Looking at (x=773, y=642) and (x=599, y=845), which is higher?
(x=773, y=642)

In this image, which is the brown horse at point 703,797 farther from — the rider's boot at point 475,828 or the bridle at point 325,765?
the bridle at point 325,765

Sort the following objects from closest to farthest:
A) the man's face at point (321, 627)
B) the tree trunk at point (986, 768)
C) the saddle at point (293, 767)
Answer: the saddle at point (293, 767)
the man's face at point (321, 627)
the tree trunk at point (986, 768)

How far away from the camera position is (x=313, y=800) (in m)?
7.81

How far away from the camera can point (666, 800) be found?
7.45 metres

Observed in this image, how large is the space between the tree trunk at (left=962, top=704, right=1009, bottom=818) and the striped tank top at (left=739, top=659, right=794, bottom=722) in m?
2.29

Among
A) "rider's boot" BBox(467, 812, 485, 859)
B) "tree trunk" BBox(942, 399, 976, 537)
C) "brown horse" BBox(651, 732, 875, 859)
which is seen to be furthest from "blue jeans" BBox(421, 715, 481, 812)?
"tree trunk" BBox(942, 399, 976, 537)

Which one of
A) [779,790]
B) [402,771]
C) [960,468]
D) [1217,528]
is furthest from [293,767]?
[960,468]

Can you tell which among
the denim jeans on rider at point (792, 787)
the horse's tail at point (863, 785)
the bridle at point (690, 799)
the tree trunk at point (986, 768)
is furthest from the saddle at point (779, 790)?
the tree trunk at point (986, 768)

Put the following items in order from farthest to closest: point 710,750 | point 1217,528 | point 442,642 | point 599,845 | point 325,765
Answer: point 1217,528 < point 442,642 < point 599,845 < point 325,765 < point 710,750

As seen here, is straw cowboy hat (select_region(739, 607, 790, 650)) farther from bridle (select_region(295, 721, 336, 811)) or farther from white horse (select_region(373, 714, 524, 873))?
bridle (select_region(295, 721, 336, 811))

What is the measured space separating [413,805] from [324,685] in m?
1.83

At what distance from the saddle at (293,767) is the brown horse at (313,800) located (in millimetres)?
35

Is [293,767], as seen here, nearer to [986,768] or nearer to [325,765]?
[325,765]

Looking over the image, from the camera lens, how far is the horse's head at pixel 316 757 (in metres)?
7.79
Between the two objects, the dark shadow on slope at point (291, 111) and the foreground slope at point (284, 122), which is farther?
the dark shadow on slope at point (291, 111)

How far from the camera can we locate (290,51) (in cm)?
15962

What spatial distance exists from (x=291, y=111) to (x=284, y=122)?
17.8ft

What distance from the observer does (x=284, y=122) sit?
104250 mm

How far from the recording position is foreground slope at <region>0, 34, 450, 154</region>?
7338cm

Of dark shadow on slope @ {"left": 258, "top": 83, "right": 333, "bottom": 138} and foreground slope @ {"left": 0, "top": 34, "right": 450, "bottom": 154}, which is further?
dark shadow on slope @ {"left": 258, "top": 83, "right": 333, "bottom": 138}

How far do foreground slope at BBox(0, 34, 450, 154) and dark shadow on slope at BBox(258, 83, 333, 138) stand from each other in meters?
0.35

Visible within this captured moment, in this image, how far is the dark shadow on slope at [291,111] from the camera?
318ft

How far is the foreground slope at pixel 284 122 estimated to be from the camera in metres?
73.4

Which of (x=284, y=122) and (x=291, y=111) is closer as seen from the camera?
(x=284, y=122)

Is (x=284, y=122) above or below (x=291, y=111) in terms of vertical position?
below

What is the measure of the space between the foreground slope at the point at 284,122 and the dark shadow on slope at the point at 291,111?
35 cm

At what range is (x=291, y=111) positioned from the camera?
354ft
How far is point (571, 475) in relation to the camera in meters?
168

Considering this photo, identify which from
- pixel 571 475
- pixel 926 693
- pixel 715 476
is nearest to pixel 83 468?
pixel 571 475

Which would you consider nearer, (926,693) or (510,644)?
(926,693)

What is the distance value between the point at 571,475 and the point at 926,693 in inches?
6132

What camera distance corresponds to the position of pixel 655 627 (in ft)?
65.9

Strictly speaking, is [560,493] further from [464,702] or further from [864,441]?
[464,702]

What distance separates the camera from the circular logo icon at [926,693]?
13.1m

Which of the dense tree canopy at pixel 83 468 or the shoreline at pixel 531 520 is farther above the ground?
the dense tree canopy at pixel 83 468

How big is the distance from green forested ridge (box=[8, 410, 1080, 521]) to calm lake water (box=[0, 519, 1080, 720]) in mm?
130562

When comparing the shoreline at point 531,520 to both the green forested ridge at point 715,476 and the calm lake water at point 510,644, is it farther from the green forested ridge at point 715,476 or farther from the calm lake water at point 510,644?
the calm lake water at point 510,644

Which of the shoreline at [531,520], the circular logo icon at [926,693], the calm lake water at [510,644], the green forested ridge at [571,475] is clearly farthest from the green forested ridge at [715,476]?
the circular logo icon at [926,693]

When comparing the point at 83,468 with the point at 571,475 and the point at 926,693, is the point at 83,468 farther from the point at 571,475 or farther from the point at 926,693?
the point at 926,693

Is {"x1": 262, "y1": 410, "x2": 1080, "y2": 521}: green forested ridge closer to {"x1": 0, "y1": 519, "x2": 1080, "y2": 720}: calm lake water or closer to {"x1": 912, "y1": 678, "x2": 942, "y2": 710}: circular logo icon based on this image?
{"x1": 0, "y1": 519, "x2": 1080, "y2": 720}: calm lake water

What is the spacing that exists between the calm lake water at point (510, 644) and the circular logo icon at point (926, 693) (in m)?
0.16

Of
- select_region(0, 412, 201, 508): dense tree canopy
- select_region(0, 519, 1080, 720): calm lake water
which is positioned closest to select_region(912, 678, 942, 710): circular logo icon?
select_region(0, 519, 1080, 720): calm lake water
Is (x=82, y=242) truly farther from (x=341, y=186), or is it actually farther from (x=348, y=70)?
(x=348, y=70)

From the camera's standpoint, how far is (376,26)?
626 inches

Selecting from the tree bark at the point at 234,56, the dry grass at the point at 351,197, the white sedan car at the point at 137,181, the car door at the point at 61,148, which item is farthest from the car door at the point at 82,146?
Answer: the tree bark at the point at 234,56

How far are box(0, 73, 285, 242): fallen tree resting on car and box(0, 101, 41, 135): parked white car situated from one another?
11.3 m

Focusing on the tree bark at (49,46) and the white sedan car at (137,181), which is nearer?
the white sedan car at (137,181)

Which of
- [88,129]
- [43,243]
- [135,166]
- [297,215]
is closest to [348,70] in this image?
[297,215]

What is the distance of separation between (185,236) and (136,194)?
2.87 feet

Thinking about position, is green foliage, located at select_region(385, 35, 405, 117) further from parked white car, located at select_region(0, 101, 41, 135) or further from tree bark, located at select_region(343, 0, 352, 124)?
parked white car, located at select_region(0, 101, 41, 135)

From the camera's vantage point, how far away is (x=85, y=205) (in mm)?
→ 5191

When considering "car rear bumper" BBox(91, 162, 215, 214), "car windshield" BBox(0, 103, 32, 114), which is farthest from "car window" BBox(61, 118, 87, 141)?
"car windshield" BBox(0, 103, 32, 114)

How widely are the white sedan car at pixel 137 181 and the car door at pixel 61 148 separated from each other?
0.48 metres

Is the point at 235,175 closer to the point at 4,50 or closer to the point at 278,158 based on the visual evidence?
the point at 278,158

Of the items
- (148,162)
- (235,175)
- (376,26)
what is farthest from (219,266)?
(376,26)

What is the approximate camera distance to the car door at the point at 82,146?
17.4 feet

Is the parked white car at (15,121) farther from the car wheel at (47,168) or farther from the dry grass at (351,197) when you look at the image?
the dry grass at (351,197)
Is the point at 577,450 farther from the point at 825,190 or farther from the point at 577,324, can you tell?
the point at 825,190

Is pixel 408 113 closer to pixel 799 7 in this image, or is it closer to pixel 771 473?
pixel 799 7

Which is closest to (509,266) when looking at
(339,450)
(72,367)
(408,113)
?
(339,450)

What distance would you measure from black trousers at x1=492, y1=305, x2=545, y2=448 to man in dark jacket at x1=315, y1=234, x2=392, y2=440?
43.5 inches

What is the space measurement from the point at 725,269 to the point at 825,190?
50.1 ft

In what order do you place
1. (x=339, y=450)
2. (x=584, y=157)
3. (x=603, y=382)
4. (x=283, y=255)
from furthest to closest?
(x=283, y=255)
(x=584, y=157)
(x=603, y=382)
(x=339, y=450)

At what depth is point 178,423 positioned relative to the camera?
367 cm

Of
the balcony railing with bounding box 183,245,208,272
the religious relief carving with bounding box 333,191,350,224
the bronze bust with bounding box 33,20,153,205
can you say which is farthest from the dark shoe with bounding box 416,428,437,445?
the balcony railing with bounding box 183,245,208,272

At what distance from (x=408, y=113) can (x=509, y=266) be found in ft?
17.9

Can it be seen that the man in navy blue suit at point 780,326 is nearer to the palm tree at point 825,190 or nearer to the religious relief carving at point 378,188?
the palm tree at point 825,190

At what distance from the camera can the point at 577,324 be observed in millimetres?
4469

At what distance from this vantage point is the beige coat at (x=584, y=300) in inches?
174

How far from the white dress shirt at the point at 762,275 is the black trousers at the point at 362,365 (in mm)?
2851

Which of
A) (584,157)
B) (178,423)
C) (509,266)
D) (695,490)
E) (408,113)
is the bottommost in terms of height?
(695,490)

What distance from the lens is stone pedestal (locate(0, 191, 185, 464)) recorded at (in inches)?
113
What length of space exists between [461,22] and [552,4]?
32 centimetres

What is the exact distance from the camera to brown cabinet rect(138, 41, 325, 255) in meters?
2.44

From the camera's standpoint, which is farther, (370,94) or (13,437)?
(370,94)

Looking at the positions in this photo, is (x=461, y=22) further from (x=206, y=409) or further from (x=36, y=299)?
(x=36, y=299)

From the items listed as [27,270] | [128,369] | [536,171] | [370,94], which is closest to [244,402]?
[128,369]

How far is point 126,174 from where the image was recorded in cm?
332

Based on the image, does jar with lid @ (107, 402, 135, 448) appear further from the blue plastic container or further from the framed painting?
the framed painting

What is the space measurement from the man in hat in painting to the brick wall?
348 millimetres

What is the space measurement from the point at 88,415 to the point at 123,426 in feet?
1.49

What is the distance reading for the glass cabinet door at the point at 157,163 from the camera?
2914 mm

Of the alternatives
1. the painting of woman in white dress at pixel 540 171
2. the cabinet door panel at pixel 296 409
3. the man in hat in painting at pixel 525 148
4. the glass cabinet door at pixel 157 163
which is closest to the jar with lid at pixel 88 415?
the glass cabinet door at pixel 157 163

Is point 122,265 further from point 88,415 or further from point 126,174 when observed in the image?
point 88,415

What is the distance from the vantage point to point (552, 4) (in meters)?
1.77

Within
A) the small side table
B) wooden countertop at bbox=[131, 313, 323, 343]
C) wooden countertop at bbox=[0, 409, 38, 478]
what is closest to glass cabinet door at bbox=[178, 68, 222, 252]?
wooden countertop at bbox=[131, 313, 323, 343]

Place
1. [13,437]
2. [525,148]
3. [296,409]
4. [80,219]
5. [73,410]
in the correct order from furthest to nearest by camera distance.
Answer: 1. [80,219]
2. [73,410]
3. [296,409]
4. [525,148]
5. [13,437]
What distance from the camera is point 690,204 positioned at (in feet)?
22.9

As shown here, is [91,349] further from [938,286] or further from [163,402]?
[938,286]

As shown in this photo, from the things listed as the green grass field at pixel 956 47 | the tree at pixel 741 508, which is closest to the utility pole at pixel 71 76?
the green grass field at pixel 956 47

> **What to work on**: Substitute "viewpoint" for "camera" in everything from the start of the records down to the line containing "7.45 metres", leaving all else unchanged, and reproduce only those lines.

> **Task result**:
Looking at (x=773, y=642) and (x=599, y=845), which is higher?
(x=773, y=642)

In this image, which is the brown horse at point 703,797 farther from — the rider's boot at point 475,828 or the bridle at point 325,765?
the bridle at point 325,765

Sort the following objects from closest to farthest:
A) the man's face at point (321, 627)
B) the tree trunk at point (986, 768)
C) the saddle at point (293, 767)
Answer: the saddle at point (293, 767)
the man's face at point (321, 627)
the tree trunk at point (986, 768)

How far away from the viewpoint position is (x=313, y=800) (in m)?
7.81

How far away from the viewpoint can point (666, 800) be found?
7.45 metres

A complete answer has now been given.